RECORDS SHOWN START
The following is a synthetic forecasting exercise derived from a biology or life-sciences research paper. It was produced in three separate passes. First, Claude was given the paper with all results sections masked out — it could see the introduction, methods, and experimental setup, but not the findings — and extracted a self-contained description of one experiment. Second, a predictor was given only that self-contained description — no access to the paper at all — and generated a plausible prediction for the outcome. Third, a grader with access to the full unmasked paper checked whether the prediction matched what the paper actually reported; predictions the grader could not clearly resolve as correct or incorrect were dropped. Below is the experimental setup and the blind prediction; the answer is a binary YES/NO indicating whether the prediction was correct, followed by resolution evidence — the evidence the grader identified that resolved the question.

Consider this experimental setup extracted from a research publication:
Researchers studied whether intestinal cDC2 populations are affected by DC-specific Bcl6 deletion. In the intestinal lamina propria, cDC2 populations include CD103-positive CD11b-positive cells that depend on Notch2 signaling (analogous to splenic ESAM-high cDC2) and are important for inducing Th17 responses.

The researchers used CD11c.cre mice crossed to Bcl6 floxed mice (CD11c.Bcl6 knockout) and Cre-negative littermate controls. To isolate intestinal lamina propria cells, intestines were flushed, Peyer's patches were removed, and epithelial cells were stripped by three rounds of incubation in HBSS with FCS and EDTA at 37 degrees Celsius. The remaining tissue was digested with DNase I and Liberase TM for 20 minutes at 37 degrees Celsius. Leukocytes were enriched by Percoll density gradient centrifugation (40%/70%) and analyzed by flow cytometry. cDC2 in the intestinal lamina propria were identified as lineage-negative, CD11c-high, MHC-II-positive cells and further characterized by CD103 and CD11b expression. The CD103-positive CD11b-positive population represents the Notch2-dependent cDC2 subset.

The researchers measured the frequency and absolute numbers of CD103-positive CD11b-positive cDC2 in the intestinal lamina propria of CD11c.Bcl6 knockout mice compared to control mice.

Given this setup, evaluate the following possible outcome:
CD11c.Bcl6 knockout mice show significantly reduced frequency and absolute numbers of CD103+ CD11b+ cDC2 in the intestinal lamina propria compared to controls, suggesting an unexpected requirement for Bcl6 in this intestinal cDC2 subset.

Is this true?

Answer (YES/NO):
RECORDS SHOWN END
§ PROMPT:
Output all records exactly, with nothing added or dropped.

§ EXERCISE RESULT:
The following is a synthetic forecasting exercise derived from a biology or life-sciences research paper. It was produced in three separate passes. First, Claude was given the paper with all results sections masked out — it could see the introduction, methods, and experimental setup, but not the findings — and extracted a self-contained description of one experiment. Second, a predictor was given only that self-contained description — no access to the paper at all — and generated a plausible prediction for the outcome. Third, a grader with access to the full unmasked paper checked whether the prediction matched what the paper actually reported; predictions the grader could not clearly resolve as correct or incorrect were dropped. Below is the experimental setup and the blind prediction; the answer is a binary YES/NO indicating whether the prediction was correct, followed by resolution evidence — the evidence the grader identified that resolved the question.

Consider this experimental setup extracted from a research publication:
Researchers studied whether intestinal cDC2 populations are affected by DC-specific Bcl6 deletion. In the intestinal lamina propria, cDC2 populations include CD103-positive CD11b-positive cells that depend on Notch2 signaling (analogous to splenic ESAM-high cDC2) and are important for inducing Th17 responses.

The researchers used CD11c.cre mice crossed to Bcl6 floxed mice (CD11c.Bcl6 knockout) and Cre-negative littermate controls. To isolate intestinal lamina propria cells, intestines were flushed, Peyer's patches were removed, and epithelial cells were stripped by three rounds of incubation in HBSS with FCS and EDTA at 37 degrees Celsius. The remaining tissue was digested with DNase I and Liberase TM for 20 minutes at 37 degrees Celsius. Leukocytes were enriched by Percoll density gradient centrifugation (40%/70%) and analyzed by flow cytometry. cDC2 in the intestinal lamina propria were identified as lineage-negative, CD11c-high, MHC-II-positive cells and further characterized by CD103 and CD11b expression. The CD103-positive CD11b-positive population represents the Notch2-dependent cDC2 subset.

The researchers measured the frequency and absolute numbers of CD103-positive CD11b-positive cDC2 in the intestinal lamina propria of CD11c.Bcl6 knockout mice compared to control mice.

Given this setup, evaluate the following possible outcome:
CD11c.Bcl6 knockout mice show significantly reduced frequency and absolute numbers of CD103+ CD11b+ cDC2 in the intestinal lamina propria compared to controls, suggesting an unexpected requirement for Bcl6 in this intestinal cDC2 subset.

Is this true?

Answer (YES/NO):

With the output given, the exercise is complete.